- _WHAT IS ASKED_
In the text on moral foundations below, repeat word for word the part that opens with the words containing "Even if you" and closes with "thinking about something.".

- _TEXT_
What I am about to say is based on the work of Dr. Haidt, who outlined the moral differences between liberals and conservatives in a TED talk.  Here is a blog post that summarizes his moral foundations and provides a link to his TED talk for more detail: The Five Foundations of Morality – A Pocket Guide

You may already be familiar with Dr. Haidt’s five foundations of morality, but if you aren’t you should at least read the pocket guide above.  The rest of what I’m going to say may not make much sense if you don’t.

It doesn’t matter if you are liberal or conservative, grandmother slapping is very likely to produce a moral response in you.  Liberals and conservatives share the harm/care moral foundation, and grandmother slapping would violate that.

There are five moral foundations – conservatives have all five:

  • harm/care
  • fairness/reciprocity
  • in-group/loyalty
  • authority/respect
  • purity/sanctity

Liberals have only two:

  • harm/care
  • fairness/reciprocity

Because some of us see issues involving these foundations as moral issues and some of us don’t, it can make communicating more difficult. I see this problem manifesting two different ways:

  1. I may think we are having a discussion based on logic because I don’t recognize the issue as a moral issue.  You may be reacting emotionally to what I am saying because for you, it is a moral issue.  You may decide that I am not as good a person as you.  Instead of communicating, you judge me as immoral.
  2. You may be trying to tell me something assuming I see the moral right and wrong of what you are saying, but I am interpreting everything you say with only logic.  From my perspective, what you are saying is illogical… but it really isn’t meant to be logical.  Morality isn’t logical. Instead of communicating, I judge you as unintelligent.

Once you can understand that different issues will be perceived by liberals and conservatives differently, you can understand that how you try to communicate can be just as important as what you communicate.  If you trigger a moral response and then try to discuss something logically, what you have done makes about as much sense as slapping someone’s grandmother in front of them and then trying to talk about the weather.

Even if you don’t feel even a hint of the emotion that goes into a moral code violation because your moral code is different, it doesn’t mean it isn’t there for someone who’s morality is different than yours.  It definitely is there.

I also realize that this is only one factor that goes into shaping someone’s opinion.  Understanding these moral differences will not give you 100% understanding into why someone thinks a particular way.  But it is a very important factor because an individual’s moral framework operates at a low level.  It is one of the layers that will affect your thinking before you even realize you are thinking about something.

Donald_Trump_official_portrait_(cropped)

Triggered you, didn’t I?

Segmentation data
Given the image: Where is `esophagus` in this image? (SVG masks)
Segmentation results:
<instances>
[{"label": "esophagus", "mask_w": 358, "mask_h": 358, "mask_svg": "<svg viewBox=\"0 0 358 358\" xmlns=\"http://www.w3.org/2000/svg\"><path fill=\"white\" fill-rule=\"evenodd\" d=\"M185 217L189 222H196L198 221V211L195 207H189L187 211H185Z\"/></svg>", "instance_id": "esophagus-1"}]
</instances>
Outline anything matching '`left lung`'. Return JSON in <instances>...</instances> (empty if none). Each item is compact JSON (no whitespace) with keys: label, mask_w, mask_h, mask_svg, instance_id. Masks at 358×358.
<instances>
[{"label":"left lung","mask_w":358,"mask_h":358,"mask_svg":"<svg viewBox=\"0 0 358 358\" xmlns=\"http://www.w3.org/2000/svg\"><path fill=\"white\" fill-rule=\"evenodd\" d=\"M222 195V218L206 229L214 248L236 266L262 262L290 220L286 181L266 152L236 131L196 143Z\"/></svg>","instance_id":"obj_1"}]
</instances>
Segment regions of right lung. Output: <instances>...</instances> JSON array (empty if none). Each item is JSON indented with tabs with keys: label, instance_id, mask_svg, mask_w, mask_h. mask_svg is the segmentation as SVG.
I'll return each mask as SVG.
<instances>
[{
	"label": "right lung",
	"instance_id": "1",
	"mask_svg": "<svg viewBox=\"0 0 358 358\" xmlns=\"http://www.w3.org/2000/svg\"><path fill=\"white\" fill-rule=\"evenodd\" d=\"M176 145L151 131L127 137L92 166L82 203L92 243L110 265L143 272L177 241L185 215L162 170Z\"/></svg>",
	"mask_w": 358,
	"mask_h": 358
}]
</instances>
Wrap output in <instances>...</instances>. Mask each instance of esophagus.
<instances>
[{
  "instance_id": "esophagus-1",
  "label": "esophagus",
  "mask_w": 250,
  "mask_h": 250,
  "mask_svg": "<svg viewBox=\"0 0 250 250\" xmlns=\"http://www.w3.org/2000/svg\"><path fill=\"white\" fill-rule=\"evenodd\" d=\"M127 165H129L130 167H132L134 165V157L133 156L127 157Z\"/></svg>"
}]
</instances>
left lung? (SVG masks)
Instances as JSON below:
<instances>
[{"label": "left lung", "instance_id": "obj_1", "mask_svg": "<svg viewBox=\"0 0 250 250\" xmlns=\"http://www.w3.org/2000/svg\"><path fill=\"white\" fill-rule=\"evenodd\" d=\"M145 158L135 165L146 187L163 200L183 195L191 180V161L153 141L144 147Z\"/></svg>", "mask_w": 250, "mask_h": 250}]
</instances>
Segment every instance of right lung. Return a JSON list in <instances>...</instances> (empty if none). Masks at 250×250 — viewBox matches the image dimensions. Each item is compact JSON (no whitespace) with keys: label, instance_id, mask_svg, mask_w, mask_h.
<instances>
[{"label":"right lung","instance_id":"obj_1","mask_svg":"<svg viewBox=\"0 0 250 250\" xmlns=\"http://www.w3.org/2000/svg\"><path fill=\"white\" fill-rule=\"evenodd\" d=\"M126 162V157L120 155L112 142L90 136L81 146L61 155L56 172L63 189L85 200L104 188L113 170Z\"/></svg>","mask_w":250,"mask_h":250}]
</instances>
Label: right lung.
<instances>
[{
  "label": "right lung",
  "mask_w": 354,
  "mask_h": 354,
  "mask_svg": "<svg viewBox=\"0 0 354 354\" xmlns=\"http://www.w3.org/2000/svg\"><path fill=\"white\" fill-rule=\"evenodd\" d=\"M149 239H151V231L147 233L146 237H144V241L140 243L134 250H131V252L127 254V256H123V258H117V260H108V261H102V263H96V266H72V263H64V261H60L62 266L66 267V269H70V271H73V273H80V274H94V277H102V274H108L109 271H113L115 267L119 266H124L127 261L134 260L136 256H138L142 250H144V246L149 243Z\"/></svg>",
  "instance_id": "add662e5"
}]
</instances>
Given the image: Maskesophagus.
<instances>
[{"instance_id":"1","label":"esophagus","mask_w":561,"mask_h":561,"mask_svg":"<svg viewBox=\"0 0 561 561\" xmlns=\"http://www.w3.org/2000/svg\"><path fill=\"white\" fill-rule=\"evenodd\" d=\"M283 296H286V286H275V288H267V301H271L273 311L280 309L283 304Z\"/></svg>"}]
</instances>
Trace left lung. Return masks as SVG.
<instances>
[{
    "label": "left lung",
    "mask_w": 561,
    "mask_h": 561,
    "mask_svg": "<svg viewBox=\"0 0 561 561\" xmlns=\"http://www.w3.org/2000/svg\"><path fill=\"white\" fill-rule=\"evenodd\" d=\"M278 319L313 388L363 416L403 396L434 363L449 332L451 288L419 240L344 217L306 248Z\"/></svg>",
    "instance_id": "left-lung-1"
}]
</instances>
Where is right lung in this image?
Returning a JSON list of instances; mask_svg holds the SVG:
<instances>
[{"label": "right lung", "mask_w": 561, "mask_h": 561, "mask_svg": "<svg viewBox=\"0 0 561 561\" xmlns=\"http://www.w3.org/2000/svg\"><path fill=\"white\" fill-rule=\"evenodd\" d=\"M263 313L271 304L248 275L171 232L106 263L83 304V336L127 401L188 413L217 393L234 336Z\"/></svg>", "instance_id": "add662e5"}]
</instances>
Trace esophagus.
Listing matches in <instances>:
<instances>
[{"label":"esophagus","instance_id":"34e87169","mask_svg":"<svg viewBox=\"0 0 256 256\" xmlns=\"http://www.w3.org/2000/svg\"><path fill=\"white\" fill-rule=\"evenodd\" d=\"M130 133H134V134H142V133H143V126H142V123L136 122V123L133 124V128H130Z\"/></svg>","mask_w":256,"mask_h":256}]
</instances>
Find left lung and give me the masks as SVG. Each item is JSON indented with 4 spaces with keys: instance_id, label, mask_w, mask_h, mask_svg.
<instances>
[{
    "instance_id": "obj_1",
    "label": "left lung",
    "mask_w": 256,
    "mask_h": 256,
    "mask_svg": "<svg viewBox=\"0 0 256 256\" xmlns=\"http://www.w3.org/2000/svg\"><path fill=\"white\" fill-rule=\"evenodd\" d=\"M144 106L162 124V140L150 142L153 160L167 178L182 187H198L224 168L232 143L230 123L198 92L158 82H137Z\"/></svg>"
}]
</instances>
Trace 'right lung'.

- _FULL RESPONSE_
Even if you don’t feel even a hint of the emotion that goes into a moral code violation because your moral code is different, it doesn’t mean it isn’t there for someone who’s morality is different than yours.  It definitely is there.

I also realize that this is only one factor that goes into shaping someone’s opinion.  Understanding these moral differences will not give you 100% understanding into why someone thinks a particular way.  But it is a very important factor because an individual’s moral framework operates at a low level.  It is one of the layers that will affect your thinking before you even realize you are thinking about something.